> Records for the exercise:
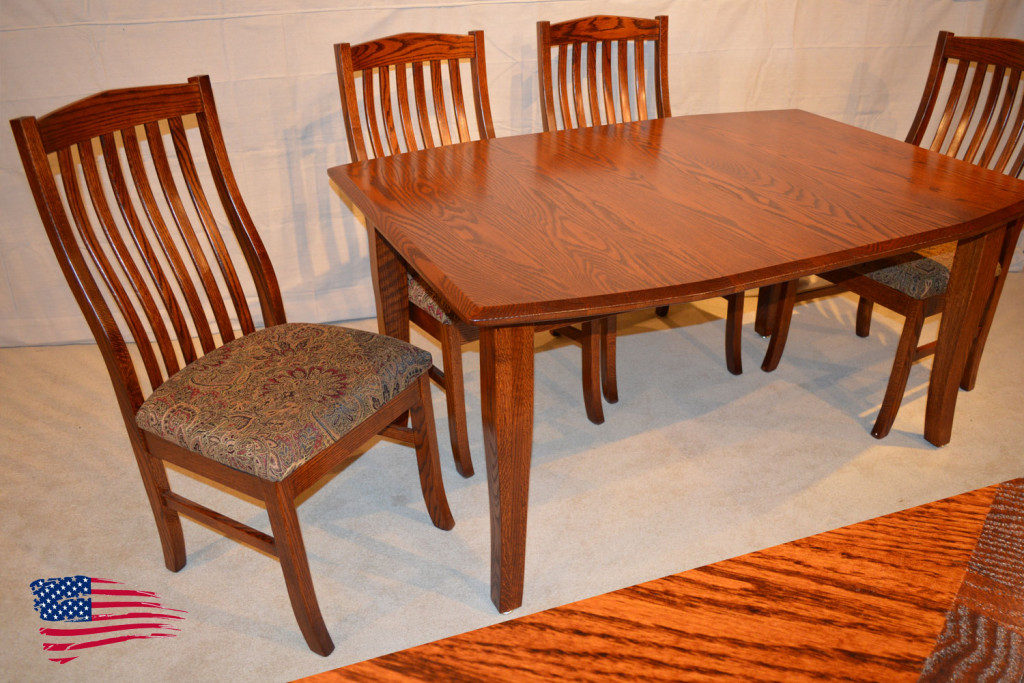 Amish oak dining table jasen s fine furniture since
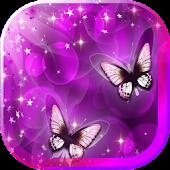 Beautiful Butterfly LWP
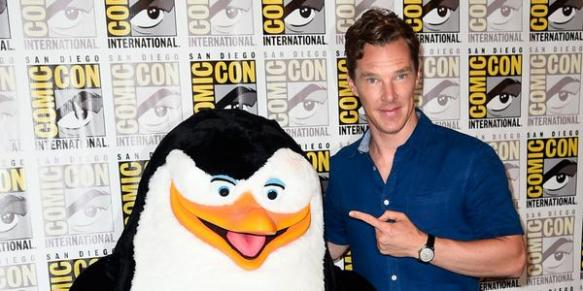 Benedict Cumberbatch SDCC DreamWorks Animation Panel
* * *
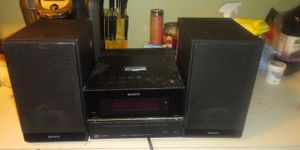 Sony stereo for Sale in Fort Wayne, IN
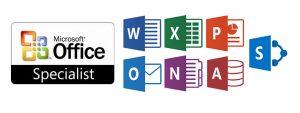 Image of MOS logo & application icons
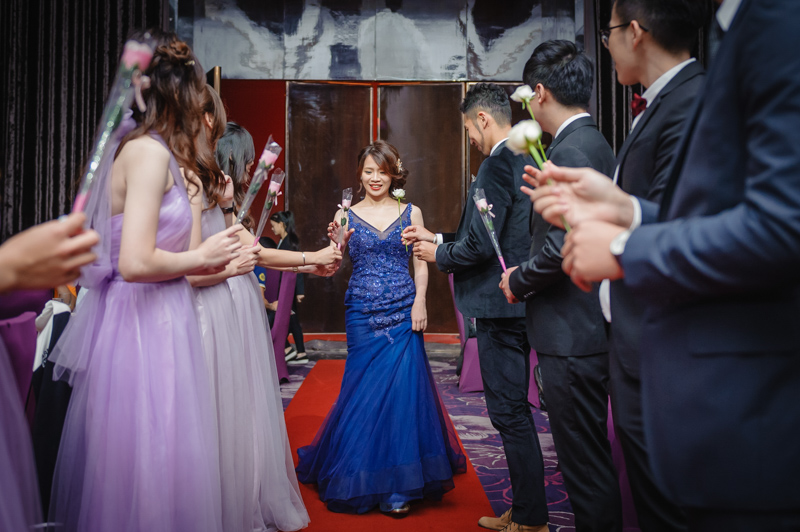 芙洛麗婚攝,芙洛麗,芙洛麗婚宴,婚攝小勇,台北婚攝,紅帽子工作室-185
---
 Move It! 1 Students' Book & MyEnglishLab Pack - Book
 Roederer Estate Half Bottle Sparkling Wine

> Problem details: What are the lines above, starting at the one with "Move It! 1 Students'" and ending at the one with "Roederer Estate Half Bottle Sparkling Wine"? Give them again exactly, and only them.

> Your solution:
 Move It! 1 Students' Book & MyEnglishLab Pack - Book
 Roederer Estate Half Bottle Sparkling Wine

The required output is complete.